It’s hard not to admire the design of this poster that advertises the coming talk of Flint and Hillary Mann Leverett. It’s not a secret to readers of this blog that maps make great, cogent arguments: and even a map without a clear road map or national boundary lines–or noting cities or centers of inhabitation. This map effectively uses the lay of the land to shift the pragmatics of mapping our relations to a country and region poisoned by political posturing, and how–in a world without clear boundaries–it makes no sense to continue to demonize Teheran as a site of terror or the prime site of nuclear threat. (It’s not as if non-proliferation treaties are in vogue across the rest of the globe.) After years of some pretty oppositional if not Manichean rhetoric, shifting the map, emptying it of the targeting of danger is sane and salutary and quite a relief.

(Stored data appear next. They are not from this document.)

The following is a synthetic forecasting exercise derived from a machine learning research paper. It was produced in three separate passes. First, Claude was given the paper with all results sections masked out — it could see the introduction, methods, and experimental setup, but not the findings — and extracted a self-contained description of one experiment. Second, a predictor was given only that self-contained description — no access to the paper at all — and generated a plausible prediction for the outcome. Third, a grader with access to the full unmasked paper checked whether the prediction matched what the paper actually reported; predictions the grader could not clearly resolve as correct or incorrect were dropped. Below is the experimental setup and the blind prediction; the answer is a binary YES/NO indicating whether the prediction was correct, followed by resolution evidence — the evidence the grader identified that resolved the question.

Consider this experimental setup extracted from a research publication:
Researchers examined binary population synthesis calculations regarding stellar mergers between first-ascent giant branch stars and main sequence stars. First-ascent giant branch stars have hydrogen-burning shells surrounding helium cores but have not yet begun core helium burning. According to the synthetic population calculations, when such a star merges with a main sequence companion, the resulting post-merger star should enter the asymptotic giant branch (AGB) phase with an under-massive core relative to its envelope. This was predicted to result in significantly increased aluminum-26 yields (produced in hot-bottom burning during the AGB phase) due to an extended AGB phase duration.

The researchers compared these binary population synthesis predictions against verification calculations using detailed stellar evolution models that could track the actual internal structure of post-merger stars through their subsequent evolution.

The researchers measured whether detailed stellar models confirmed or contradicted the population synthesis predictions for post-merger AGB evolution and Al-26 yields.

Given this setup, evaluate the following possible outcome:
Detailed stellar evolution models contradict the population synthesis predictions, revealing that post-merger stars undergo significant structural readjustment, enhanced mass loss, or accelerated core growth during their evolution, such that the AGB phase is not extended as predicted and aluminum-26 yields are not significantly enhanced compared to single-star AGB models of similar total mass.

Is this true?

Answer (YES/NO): YES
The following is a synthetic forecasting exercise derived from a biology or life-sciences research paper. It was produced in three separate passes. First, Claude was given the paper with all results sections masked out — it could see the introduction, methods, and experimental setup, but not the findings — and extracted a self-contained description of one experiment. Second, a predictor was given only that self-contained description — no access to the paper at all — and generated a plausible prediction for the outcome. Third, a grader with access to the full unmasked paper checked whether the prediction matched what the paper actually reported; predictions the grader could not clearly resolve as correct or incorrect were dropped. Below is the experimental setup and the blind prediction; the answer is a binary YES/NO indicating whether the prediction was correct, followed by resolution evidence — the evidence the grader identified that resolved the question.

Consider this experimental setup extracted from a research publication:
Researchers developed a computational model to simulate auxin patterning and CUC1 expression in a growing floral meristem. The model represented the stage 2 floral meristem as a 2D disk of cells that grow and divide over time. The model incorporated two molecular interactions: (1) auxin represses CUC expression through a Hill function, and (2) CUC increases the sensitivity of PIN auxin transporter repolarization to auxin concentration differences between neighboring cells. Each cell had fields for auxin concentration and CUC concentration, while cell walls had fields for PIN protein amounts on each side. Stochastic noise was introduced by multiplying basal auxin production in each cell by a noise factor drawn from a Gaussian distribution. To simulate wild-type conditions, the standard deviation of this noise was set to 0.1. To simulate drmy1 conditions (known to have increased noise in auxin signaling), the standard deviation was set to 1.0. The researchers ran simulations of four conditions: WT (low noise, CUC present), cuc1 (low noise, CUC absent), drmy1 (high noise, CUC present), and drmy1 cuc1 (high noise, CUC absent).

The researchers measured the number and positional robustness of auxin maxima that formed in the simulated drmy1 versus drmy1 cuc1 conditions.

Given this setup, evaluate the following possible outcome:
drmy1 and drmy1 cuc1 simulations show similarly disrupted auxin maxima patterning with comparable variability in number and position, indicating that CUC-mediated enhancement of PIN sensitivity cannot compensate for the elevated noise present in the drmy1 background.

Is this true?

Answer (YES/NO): NO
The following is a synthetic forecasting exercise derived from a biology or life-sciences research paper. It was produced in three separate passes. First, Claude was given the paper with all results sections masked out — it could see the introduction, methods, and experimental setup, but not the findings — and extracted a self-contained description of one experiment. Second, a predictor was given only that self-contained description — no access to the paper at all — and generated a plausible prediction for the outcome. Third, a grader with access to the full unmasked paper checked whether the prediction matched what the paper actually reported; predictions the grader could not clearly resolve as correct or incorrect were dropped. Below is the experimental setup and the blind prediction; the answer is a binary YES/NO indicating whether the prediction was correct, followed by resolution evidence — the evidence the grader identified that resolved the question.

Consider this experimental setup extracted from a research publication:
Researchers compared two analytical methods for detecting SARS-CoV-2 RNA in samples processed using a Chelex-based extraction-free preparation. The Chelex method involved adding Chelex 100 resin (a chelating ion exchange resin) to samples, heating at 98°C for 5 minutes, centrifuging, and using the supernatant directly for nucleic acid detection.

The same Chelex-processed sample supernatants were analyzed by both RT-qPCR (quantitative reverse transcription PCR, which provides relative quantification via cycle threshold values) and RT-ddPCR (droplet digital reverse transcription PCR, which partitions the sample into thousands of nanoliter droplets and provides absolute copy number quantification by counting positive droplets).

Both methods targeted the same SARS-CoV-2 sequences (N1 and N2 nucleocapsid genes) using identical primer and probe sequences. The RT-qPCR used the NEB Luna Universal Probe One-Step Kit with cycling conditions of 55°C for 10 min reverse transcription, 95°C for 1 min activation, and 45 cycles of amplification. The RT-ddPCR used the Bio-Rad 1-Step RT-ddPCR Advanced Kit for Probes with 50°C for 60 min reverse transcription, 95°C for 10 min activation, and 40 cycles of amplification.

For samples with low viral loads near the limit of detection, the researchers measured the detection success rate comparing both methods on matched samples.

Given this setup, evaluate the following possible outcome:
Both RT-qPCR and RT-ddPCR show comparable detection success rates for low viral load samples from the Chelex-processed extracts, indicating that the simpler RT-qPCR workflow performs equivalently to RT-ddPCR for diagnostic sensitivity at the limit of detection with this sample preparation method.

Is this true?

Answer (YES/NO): YES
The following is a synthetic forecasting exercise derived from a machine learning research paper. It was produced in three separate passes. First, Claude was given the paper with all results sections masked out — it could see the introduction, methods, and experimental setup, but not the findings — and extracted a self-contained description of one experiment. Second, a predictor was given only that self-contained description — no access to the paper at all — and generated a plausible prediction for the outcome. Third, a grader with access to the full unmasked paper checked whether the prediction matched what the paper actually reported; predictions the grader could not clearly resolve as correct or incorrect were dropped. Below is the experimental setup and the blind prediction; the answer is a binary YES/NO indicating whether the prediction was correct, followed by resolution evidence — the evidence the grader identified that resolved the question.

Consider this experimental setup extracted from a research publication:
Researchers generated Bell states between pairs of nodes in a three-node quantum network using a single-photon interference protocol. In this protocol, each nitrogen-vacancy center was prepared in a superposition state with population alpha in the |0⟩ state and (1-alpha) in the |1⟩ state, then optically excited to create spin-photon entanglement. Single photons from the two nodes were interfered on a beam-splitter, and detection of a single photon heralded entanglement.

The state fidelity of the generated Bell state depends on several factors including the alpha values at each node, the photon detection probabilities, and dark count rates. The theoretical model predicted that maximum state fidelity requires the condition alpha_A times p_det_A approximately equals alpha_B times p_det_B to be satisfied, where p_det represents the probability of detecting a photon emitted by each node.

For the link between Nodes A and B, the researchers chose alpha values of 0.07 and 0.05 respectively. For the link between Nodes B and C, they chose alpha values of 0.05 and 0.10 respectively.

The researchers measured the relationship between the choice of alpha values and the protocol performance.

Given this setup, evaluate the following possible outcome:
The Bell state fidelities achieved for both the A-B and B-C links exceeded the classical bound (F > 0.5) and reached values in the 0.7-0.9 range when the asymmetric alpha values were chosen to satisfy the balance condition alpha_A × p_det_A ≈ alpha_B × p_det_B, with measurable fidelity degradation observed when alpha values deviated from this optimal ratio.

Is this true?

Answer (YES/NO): NO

It is a counter-map to militarized map to distort actual geography and, whose cold-war paranoic cartography that imposes the ranges of missiles arrayed as geometric concentric rings on the land, designed to provoke panicked visions and activate one’s amygdala.
If we retain a memory map of the 44 active bases of the United States Army that surround Iran in eleven surrounding countries, most of which share borders with Iran, we could just as easily offer a different and equally compelling map of fear.
The all too familiar military map below presents an even more haunting spectre of a military scenario all too easy to map. (The German text might underscore the active belligerence of the red missiles streaking from Tel Aviv toward Fordo, Arak and Isfahan, or the red Israeli Dolphin U-Boats floating in the Arabian Sea.) Those provocatively elevated anti-aircraft guns noted in black in Iran map the seat of militarism and violence, unsurprisingly, that naturalize its military threat in the landscape of the Middle East.
It’s not a surprise we need to create another and radically different map of the region, and do so by a counter-map of aggression. The swirls of yellow between the Persian Gulf and Gulf of Oman to the Caspian Sea conjure the muddiness of our maps of the region and benefits and needs of remapping its place in our spatial imaginary.
Very cogent graphic argument, DB. Bravo!